Given exercise 1:
In the passage on investments with Pan American, what annual interest rate did Yael's January 3, 2008 note set?
Given exercise 2:
Write the next part of the passage on investments with Pan American, beginning after its final sentence.

Text passage:
-- start --

Defendants assert that Pan American "converted" Yael's investment to unsecured status on approximately January 3, 2008. Wood Aff. ¶ 8; Jan. 3, 2008 Ltr. from Wood to Yael, Wood Aff. Ex. C. On approximately that date, Pan American executed and delivered to Yael an unsecured promissory note, which Wood signed as Managing Member of Pan American, for Yael's investment of $137,000. Yael's Jan. 3, 2008 Note, Yael's Notes. Pursuant to this note, Pan American promised to make monthly interest payments at an annual rate of ten percent until January 3, 2009. Id.

Pan American executed and delivered similar promissory notes to Yael on approximately January 8, 2008, January 8, 2009, and March 1, 2012. See Yael's Jan. 8, 2008 Note, Yael's Notes; Yael's Jan. 8, 2009 Note, Yael's Notes; Yael's Mar. 1, 2012 Note, Yael's Notes. Yael's January 8, 2009 and March 1, 2012 Notes are "governed by, construed and enforced according to the laws of the State of Florida." Yael's Jan. 8, 2009 Note, Yael's Notes; Yael's Mar. 1, 2012 Note, Yael's Notes.

See Note 11, supra.

All of these unilateral promissory notes were drafted and signed in Florida. See Yael's Notes.

Defendants have submitted documentation which suggests that Pan American may have provided Eli, Ruth, and Yael with federal tax forms listing each of these plaintiffs as "Partner[s]" of Pan American. See Eli 2006 & 2008 K-1 Substitutes, Wood Aff. Ex. C; Ruth 2006 K-1 Substitute, Wood Aff. Ex. C; Yael 2006 & 2008 K-1 Substitutes, Wood Aff. Ex. C.

4. Amir's Investment

In approximately 2004, Amir began investing with Pan American. Compl. ¶ 18. Amir "maintains" an investment of $200,000, with yearly interest payments of ten percent. Id.

a. Amir's JV Agreement

Amir does not recall ever receiving a promissory note from any of the defendants, and defendants provide no proof that he did. Amir Aff. ¶ 3. Yael tried, unsuccessfully, to contact defendants concerning promissory notes for Amir. Id.

-- end --

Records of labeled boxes
-- start --

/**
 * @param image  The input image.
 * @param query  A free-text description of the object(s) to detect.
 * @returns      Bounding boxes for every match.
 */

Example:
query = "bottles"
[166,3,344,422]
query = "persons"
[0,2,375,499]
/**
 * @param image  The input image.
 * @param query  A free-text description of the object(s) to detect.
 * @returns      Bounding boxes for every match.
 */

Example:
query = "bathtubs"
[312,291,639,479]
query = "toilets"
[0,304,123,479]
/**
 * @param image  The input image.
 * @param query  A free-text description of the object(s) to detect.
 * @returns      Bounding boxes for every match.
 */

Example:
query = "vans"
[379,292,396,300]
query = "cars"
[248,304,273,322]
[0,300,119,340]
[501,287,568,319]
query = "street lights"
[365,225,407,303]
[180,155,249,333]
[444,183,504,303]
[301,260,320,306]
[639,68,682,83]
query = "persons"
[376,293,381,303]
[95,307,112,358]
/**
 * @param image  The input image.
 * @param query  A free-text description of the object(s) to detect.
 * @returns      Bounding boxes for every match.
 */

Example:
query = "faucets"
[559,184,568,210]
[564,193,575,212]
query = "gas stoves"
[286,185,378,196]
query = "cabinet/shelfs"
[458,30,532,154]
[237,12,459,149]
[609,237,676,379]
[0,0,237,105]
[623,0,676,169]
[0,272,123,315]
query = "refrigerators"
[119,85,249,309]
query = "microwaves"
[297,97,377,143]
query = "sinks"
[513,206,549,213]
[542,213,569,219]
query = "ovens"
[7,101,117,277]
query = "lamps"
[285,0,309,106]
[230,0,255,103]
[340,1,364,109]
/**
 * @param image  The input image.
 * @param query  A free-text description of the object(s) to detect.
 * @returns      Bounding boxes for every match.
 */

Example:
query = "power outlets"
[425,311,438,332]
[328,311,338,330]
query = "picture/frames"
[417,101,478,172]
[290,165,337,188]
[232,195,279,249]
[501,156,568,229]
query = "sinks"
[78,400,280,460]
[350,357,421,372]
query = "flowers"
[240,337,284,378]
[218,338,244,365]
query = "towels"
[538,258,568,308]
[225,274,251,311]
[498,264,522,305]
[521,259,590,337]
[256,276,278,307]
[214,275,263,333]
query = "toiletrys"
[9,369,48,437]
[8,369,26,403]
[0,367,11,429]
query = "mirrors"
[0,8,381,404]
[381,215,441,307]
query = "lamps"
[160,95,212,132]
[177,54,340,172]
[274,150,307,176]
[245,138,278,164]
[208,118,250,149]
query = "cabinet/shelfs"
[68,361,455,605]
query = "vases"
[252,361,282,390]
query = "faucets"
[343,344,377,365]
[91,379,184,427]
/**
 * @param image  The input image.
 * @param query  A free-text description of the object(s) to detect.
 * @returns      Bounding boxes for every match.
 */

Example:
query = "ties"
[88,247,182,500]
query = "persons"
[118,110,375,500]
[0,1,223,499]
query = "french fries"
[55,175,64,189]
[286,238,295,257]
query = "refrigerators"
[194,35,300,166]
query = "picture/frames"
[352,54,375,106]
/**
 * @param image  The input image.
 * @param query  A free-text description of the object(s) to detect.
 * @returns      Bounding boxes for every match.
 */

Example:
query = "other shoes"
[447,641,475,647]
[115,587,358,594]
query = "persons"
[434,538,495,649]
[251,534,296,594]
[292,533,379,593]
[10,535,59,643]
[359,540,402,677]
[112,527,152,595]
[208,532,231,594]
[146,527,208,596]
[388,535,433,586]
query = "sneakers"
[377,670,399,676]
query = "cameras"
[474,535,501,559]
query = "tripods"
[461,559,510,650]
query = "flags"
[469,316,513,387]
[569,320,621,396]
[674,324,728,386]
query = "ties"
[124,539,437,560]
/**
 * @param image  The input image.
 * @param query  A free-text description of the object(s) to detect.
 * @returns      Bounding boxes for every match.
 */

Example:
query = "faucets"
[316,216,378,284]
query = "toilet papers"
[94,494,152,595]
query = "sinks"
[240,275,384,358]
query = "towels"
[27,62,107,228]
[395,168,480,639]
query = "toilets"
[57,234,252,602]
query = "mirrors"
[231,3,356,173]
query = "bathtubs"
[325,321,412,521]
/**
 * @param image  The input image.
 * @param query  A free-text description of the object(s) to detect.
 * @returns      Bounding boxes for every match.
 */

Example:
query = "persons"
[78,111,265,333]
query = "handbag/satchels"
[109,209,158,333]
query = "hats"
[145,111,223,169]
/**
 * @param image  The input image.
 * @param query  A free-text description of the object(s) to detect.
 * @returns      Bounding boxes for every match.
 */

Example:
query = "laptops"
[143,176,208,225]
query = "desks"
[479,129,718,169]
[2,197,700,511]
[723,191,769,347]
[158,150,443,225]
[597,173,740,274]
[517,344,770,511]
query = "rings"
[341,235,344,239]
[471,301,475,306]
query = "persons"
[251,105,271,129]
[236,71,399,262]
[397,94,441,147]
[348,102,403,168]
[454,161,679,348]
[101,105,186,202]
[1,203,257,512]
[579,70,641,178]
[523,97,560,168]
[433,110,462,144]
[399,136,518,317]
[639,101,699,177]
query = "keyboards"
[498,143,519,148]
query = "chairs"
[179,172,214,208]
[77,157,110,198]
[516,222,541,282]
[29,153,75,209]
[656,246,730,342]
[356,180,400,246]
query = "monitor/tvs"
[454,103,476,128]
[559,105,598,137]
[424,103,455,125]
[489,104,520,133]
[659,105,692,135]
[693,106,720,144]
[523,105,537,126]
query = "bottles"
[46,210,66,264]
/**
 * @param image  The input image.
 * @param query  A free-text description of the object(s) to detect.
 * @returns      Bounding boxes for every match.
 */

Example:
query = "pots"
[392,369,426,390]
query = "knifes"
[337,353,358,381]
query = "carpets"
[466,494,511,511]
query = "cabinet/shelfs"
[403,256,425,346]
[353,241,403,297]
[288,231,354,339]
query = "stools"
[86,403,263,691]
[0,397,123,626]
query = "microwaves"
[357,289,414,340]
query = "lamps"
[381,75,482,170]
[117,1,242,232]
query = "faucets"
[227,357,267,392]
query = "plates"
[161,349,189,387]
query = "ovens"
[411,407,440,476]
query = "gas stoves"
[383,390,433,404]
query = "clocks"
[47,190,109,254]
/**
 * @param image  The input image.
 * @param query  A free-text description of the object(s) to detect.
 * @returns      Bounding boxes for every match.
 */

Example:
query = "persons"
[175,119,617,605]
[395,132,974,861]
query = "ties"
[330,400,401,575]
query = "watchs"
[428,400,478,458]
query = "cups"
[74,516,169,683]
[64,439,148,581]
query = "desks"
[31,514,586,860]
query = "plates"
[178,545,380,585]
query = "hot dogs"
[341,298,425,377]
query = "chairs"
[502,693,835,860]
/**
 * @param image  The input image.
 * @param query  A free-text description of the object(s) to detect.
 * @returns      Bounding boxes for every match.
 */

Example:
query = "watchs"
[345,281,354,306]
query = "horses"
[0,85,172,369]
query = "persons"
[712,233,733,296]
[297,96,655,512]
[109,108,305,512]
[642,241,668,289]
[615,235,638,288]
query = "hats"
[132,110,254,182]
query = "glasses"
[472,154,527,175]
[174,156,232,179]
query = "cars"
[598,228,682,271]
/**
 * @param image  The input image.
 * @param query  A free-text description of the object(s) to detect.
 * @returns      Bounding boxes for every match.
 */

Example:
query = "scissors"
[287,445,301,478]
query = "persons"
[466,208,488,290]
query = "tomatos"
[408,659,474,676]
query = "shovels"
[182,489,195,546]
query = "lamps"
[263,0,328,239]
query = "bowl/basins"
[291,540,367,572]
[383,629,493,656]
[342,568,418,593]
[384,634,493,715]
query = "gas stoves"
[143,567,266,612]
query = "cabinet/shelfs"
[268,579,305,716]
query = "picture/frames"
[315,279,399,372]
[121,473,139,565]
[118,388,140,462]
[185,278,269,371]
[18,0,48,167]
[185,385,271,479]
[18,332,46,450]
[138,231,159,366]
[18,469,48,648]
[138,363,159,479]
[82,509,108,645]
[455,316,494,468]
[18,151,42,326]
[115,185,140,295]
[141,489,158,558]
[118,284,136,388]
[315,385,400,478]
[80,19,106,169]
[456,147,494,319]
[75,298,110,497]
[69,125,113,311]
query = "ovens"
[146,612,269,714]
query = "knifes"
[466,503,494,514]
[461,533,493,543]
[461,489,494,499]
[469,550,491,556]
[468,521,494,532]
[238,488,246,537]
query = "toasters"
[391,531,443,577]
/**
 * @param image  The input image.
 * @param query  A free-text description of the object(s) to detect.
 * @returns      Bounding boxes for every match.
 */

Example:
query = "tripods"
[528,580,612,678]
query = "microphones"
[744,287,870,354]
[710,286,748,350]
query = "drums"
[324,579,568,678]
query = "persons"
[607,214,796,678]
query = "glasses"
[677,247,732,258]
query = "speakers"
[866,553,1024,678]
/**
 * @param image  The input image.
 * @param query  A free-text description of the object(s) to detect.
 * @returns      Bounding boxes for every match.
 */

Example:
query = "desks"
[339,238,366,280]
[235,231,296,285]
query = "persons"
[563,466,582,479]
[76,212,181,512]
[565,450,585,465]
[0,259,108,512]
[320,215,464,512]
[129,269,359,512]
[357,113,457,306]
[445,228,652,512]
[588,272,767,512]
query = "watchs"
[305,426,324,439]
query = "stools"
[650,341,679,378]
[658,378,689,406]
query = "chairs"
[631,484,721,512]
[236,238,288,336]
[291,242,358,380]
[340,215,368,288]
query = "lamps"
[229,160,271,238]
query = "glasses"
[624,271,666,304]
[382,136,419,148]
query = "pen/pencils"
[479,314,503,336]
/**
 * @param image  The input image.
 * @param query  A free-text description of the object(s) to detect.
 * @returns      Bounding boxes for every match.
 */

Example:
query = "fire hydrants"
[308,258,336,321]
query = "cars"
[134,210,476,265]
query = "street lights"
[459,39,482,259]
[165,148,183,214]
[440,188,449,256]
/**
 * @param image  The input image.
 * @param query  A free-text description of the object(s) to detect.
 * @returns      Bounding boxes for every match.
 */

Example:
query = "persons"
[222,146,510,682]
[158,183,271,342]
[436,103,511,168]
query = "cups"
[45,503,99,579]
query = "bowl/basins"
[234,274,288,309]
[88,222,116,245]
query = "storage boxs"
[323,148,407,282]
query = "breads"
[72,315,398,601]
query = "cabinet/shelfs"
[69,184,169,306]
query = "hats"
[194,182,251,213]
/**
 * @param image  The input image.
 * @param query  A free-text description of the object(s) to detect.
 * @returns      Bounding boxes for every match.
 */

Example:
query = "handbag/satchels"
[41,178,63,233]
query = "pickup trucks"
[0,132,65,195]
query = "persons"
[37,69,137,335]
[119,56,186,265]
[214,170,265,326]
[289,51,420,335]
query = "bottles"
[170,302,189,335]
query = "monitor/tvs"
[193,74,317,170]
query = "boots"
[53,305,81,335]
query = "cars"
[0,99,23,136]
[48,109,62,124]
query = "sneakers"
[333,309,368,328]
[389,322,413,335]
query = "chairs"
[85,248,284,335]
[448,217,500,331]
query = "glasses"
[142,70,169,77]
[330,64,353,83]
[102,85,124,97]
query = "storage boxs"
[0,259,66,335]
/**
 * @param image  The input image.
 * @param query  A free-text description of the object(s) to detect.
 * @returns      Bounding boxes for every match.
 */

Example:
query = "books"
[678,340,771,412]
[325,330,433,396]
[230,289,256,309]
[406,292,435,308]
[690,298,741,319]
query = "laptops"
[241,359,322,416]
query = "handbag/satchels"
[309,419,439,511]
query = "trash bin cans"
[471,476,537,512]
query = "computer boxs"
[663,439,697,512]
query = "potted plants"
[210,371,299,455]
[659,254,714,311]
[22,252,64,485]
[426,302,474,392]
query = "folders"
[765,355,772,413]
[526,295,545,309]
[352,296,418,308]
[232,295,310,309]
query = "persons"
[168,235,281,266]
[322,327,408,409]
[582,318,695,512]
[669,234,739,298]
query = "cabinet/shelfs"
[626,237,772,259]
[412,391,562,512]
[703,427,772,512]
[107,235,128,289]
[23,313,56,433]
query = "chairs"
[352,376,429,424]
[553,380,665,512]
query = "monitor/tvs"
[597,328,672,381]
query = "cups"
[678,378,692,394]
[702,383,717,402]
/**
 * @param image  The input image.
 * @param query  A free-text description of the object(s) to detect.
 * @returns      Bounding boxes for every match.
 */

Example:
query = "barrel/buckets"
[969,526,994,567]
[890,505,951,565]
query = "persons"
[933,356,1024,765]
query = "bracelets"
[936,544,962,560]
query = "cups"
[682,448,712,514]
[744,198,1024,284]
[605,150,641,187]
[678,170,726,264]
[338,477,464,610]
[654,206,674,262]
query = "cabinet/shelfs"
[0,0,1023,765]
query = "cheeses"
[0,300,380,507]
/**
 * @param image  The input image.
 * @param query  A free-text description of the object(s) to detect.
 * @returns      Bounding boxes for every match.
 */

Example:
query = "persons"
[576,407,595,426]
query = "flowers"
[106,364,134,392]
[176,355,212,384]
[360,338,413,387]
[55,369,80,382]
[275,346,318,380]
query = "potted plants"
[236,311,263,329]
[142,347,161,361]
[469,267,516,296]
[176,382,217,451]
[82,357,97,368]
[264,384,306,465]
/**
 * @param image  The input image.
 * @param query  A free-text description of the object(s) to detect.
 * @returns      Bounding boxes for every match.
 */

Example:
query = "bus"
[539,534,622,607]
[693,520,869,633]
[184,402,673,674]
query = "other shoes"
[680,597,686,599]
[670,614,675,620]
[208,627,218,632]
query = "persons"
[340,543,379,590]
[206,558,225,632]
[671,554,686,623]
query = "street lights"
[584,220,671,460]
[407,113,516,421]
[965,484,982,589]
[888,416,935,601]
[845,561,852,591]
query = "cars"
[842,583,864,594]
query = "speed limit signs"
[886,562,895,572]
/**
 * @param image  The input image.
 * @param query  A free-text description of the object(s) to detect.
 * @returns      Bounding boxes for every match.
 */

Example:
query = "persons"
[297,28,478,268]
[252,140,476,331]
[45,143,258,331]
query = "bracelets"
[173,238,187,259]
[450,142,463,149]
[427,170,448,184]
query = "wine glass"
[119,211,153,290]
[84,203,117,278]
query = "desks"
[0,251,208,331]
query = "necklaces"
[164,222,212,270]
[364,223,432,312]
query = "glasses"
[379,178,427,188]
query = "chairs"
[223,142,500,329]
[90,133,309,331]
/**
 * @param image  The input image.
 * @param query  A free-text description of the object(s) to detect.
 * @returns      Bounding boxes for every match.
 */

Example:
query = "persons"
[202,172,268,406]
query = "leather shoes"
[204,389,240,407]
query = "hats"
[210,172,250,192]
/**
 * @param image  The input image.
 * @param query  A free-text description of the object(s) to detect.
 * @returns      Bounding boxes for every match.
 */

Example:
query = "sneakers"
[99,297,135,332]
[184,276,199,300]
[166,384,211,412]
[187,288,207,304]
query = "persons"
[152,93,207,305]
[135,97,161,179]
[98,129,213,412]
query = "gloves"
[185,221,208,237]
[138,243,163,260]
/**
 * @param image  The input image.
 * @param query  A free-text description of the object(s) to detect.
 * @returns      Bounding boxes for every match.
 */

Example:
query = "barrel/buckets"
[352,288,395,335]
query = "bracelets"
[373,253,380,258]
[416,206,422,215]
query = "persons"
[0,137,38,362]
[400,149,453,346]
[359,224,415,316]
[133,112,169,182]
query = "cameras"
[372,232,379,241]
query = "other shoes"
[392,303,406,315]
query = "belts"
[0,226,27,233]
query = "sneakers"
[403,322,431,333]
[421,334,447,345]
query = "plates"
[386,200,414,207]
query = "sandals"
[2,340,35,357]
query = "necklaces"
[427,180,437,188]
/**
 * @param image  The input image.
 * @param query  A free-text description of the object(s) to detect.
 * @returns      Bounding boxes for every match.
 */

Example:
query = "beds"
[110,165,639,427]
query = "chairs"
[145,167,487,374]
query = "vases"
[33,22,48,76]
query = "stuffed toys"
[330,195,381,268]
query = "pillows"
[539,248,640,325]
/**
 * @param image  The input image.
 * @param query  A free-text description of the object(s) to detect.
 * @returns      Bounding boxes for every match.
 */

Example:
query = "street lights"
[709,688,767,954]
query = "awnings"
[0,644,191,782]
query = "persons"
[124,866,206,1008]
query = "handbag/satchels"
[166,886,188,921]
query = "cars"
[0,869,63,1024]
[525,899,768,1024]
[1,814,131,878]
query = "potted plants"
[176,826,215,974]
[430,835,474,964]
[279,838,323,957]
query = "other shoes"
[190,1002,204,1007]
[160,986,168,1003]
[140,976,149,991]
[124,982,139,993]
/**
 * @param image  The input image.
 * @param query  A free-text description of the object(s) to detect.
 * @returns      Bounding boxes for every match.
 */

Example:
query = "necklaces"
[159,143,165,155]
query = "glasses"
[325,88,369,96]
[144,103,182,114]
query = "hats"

-- end --

Task result 1:
Ten percent.

Task result 2:
The only evidence defendants have provided the Court concerning a written agreement with Amir is the JV Agreement, dated August 1, 2006, between Amir and Pan American. Amir's Aug. 1, 2006 JV Agr., Wood Affm. Ex. B. Pursuant to this JV Agreement, which is purportedly signed by Amir and a "Managing Member" of Pan American whose signature is illegible, Amir "accept[ed]" an allocation of "$200,000 of one or more loans in [Pan American's] loan portfolio," and Pan American agreed to make monthly interest payments to Amir at an annual rate of ten percent. Id.

As described above, Amir neither denies signing the JV Agreement nor addresses the documentary evidence that he did, stating only that he "do[es] not remember receiving or speaking about the mass of documents produced by defendants in this motion.'" Amir Aff. ¶ 3. B. Subsequent Events

1. SEC Investigation

It appears from the documentation defendants have submitted that the SEC's Miami Regional Office investigated Pan American in approximately 2008-2010. See SEC Investigation Exchange Documents, Wood Aff. Ex. D; Wood Aff. ¶ 18. Contrarian handled the investigation on Pan American's behalf by hiring Florida counsel and producing over 18,000 pages, including "all paperwork concerning [plaintiffs]." Id. Contrarian now stores these documents at a facility in Florida. Id.

On approximately February 17, 2010, the SEC informed Mayer that the SEC had completed investigating Pan American and did not intend to recommend any enforcement action against Pan American. Feb. 17, 2010 Ltr. from Chedly C. Dumornay to Mayer, Wood Aff. Ex. E.

2. The Instant Action

Plaintiffs commenced this action on October 22, 2012. See Compl.

On June 20, 2013, defendants moved to dismiss or, in the alternative, transfer venue to the United States District Court for the Southern District of Florida, and plaintiffs cross-moved to amend the Complaint. See Defs.' Mot.; Pls.' Cross-Mot. [ADD A SENTENCE IF MAYER JOINS IN DS' MOTION]

II. DISCUSSION

A. Standard

1. Motion to Dismiss for Improper Venue

A party may move to dismiss on grounds of "improper venue." Fed. R. Civ. P. 12(b)(3). To survive such a motion, the plaintiff must establish venue. Zaltz v. JDate, No. 12-CV-3475, 2013 WL 3369073, at *2 (E.D.N.Y. July 8, 2013). If the court relies only on pleadings and affidavits in deciding the motion, the plaintiff need only make a prima facie showing of venue. Id. The court will accept as true the facts plaintiff alleges in the complaint and draw all reasonable inferences in the plaintiff's favor. Id. The court may also, in its discretion, consider facts outside the pleadings. Id.

A valid and enforceable contractual forum-selection clause can constitute sufficient grounds for dismissal. See id. at *3; TradeComet.com LLC v. Google, Inc., 647 F.3d 472, 478 (2d Cir. 2011).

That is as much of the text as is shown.